June 3 – Joaquín Balaguer is elected president of the Dominican Republic.

June 5 – Gemini 9: Gene Cernan completes the second U.S. spacewalk (2 hours, 7 minutes).

June 6 – Civil rights activist James Meredith is shot by a sniper while traversing Mississippi in the March Against Fear.

June 8

An XB-70 Valkyrie prototype is destroyed in a mid-air collision with a F-104 Starfighter chase plane during a photo shoot. NASA pilot Joseph A. Walker and USAF test pilot Carl Cross are both killed.

Topeka, Kansas is devastated by a tornado that registers as an “F5” on the Fujita scale, the first to exceed US $100 million in damages. Sixteen people are killed, hundreds more injured, and thousands of homes damaged or destroyed, and the campus of Washburn University suffers catastrophic damage.[5]

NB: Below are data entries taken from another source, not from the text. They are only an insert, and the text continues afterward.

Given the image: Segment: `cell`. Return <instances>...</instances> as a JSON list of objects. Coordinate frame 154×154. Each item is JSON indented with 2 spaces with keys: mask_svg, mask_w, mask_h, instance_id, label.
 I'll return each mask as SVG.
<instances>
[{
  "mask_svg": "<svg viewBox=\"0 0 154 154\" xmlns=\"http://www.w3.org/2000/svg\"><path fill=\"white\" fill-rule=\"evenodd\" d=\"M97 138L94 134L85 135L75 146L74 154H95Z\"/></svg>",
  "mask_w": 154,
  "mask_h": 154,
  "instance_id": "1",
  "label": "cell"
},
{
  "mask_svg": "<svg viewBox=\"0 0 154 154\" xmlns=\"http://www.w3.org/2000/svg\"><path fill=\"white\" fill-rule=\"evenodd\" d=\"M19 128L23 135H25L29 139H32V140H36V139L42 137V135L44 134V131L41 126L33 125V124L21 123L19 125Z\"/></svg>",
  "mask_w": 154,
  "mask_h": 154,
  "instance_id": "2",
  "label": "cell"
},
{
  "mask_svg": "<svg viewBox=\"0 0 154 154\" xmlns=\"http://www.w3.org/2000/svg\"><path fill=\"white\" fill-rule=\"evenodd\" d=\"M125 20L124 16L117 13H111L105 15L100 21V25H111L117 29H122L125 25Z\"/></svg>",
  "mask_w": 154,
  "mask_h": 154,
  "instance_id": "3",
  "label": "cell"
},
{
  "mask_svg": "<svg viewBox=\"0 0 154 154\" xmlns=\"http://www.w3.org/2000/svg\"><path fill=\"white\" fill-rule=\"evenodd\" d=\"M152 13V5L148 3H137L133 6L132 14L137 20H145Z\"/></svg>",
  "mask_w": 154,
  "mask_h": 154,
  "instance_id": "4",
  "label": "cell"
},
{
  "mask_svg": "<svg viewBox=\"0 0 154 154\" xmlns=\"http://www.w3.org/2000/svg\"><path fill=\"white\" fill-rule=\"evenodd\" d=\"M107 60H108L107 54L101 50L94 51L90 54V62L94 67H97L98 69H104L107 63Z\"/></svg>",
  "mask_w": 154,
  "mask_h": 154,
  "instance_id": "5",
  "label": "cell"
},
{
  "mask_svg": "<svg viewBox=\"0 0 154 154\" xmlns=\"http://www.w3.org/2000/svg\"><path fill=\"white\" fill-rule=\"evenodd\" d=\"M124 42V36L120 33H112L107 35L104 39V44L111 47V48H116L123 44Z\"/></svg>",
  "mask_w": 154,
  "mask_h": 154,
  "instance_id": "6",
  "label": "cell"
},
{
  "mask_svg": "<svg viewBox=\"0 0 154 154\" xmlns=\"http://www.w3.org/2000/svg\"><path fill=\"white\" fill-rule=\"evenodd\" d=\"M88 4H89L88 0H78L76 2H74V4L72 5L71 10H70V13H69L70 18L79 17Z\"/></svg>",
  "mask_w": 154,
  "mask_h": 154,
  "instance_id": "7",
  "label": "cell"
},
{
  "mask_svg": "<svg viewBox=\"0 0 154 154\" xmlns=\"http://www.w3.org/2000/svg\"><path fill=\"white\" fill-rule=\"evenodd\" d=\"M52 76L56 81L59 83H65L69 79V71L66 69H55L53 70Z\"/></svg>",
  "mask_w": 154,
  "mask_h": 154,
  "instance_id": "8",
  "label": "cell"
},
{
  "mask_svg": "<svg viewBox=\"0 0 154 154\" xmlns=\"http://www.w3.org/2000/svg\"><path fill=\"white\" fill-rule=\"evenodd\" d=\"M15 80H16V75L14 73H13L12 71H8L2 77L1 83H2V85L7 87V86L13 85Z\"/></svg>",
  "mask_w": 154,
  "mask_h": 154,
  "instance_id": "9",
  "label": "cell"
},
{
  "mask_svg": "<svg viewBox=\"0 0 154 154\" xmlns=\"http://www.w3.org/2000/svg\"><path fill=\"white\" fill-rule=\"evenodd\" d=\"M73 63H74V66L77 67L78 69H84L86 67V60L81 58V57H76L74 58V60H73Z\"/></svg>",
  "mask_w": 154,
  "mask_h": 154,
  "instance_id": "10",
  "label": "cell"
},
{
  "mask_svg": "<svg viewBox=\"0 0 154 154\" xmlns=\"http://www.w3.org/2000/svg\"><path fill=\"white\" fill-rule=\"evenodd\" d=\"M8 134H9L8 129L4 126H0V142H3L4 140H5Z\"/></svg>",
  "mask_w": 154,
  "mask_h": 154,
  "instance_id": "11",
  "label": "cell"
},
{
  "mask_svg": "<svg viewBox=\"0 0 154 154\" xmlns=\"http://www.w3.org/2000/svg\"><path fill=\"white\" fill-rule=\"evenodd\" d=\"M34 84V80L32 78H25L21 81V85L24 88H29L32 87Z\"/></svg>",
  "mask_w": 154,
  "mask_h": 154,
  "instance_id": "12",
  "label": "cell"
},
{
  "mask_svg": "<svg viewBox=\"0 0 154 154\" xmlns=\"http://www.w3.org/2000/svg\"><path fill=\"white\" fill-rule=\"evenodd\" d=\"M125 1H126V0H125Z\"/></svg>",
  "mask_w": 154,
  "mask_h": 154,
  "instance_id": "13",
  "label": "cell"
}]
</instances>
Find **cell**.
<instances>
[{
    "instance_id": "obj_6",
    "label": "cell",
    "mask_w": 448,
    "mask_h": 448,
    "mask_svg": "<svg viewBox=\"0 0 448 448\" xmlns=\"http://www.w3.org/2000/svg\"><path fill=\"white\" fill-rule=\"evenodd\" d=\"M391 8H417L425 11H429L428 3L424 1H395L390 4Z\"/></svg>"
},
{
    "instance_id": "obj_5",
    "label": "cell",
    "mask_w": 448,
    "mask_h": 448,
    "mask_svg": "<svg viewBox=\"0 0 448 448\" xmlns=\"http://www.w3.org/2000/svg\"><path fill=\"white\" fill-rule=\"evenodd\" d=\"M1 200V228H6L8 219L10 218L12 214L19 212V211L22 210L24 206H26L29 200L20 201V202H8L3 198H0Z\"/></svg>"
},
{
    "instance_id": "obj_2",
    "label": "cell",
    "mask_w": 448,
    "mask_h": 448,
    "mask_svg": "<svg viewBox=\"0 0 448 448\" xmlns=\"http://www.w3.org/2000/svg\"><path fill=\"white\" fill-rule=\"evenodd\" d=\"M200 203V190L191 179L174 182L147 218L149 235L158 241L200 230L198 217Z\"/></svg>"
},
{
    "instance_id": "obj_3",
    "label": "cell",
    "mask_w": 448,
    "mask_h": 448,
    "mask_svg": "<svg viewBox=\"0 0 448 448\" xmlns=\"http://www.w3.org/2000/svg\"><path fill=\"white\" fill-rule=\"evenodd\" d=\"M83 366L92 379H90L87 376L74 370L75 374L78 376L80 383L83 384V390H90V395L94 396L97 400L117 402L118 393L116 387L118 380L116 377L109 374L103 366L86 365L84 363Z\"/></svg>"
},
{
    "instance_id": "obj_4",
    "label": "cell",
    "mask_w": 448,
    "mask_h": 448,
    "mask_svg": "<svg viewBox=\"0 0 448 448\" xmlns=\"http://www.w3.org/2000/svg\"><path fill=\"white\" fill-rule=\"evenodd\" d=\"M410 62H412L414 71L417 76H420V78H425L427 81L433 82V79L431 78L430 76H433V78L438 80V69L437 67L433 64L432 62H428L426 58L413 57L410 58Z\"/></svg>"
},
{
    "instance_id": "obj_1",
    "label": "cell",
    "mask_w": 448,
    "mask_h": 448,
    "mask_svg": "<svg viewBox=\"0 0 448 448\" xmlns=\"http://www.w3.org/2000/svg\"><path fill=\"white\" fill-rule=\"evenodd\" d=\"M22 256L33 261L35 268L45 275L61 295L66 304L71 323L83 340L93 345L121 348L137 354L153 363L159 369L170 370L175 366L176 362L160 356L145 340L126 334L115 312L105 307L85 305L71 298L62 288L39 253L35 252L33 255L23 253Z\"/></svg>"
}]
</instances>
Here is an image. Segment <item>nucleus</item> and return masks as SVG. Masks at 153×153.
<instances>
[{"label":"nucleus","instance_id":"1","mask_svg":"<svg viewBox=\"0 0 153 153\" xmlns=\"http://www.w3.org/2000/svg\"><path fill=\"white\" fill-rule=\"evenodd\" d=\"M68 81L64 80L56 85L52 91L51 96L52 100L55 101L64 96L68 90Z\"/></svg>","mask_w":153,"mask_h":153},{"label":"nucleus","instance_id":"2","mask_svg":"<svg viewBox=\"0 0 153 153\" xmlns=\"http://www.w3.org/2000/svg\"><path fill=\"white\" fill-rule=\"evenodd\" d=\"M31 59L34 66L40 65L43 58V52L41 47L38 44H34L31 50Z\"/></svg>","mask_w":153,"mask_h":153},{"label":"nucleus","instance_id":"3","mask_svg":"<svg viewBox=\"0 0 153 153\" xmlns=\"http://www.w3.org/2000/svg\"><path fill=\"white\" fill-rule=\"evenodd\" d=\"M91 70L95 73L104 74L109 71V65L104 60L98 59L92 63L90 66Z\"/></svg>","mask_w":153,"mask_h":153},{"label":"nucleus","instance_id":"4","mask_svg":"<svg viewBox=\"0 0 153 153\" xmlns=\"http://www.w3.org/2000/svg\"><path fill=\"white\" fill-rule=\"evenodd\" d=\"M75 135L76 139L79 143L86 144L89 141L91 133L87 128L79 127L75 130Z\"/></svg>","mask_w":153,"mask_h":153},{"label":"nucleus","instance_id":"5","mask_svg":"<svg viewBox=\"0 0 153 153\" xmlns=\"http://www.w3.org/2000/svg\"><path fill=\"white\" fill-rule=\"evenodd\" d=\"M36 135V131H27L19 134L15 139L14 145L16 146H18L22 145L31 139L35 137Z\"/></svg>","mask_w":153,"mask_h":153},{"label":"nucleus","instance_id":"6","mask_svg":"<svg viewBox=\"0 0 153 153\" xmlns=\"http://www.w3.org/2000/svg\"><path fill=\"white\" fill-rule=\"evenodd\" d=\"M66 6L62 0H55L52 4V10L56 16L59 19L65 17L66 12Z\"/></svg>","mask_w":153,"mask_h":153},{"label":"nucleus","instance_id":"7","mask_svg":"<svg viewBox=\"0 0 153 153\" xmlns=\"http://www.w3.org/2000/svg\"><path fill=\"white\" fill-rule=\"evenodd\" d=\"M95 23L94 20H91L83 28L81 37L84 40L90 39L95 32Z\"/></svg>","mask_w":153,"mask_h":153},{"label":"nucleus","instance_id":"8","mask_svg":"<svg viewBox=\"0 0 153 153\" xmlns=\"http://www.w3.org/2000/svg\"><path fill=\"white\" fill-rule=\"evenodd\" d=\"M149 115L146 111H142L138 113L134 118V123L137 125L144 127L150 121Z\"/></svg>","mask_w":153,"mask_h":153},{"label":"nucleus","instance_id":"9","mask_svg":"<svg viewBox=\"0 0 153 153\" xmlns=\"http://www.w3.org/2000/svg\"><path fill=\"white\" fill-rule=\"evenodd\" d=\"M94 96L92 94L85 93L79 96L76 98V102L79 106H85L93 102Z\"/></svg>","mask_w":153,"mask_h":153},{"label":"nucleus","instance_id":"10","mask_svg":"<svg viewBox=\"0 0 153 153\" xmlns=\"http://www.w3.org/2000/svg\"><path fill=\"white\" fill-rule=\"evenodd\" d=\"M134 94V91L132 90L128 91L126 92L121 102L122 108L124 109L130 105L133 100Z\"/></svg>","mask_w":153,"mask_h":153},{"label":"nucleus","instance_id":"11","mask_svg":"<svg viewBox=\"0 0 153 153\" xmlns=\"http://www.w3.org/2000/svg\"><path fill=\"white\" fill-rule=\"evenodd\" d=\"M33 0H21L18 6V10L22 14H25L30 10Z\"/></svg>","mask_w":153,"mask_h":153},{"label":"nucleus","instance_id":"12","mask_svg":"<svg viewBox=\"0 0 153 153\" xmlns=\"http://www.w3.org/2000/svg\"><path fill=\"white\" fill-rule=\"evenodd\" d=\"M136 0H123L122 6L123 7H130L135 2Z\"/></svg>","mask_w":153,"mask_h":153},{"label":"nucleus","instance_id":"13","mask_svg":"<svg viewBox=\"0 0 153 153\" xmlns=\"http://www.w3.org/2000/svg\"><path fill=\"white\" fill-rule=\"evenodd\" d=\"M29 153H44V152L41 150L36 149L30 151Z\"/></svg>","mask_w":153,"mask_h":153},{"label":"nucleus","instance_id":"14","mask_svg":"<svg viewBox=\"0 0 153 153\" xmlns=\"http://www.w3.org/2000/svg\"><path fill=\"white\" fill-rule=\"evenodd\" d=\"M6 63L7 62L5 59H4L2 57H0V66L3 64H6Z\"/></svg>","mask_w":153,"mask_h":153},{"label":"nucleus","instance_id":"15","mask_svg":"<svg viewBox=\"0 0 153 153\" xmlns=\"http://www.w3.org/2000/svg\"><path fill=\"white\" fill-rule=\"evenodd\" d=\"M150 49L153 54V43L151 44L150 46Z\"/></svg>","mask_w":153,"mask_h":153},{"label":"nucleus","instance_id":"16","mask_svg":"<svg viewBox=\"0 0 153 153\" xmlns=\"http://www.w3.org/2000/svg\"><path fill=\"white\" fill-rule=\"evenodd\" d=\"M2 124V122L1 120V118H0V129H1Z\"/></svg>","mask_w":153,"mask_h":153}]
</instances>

June 12 – Chicago’s Division Street riots begin, in response to police shooting of a young Puerto Rican man.

June 13 – Miranda v. Arizona: The Supreme Court of the United States rules that the police must inform suspects of their rights before questioning them.

June 14 – The Vatican abolishes the Index Librorum Prohibitorum (index of banned books).

June 17 – An Air France personnel strike begins.

June 18 – CIA chief William Raborn resigns; Richard Helms becomes his successor.

June 20 – French President Charles de Gaulle starts his visit to the Soviet Union.

June 21 – Opposition leader Arthur Calwell is shot after attending a political meeting in Mosman, Sydney, Australia.

June 27

Frank Zappa and The Mothers of Invention‘s debut album, Freak Out!, is released. It is an initial failure, but gains a massive cult following in subsequent years.

The gothic soap opera Dark Shadows premieres on ABC.

June 28 – In Argentina, a junta calling itself Revolución Argentina deposes president Arturo Umberto Illia in a coup, and appoints General Juan Carlos Onganía to lead.

June 29

Juan Carlos Onganía comes to power in “Argentine Revolution” coup d’état.

A sailors’ strike, organised by the National Union of Seamen, ends in the United Kingdom.

Vietnam War: U.S. planes begin bombing Hanoi and Haiphong.

June 30

France formally leaves NATO.

The National Organization for Women (NOW) is founded in Washington, D.C.

July

July – British gangster Charlie Richardson is arrested by police and sentenced to 25 years in prison in the following year for his part in the Torture Gang assaults.

July 1 – Joaquín Balaguer becomes president of the Dominican Republic.

July 3

31 people are arrested when a demonstration by approximately 4,000 anti-Vietnam War protesters in front of the U.S. Embassy in London’s Grosvenor Square turns violent

René Barrientos is elected president of Bolivia.

July 4

North Vietnam declares general mobilization.

American President Lyndon B. Johnson signs the Freedom of Information Act, which goes into effect the following year.

Congress of Racial Equality (CORE) endorses goal of Black Power at well attended convention in Baltimore. Martin Luther King, Jr., and Roy Wilkins criticize this declaration.

July 6 – Malawi becomes a republic.

July 7 – A Warsaw Pact conference ends with a promise to support North Vietnam.

July 8 – King Mwambutsa IV Bangiriceng of Burundi is deposed by his son Ntare V, who is in turn deposed by prime minister Michel Micombero.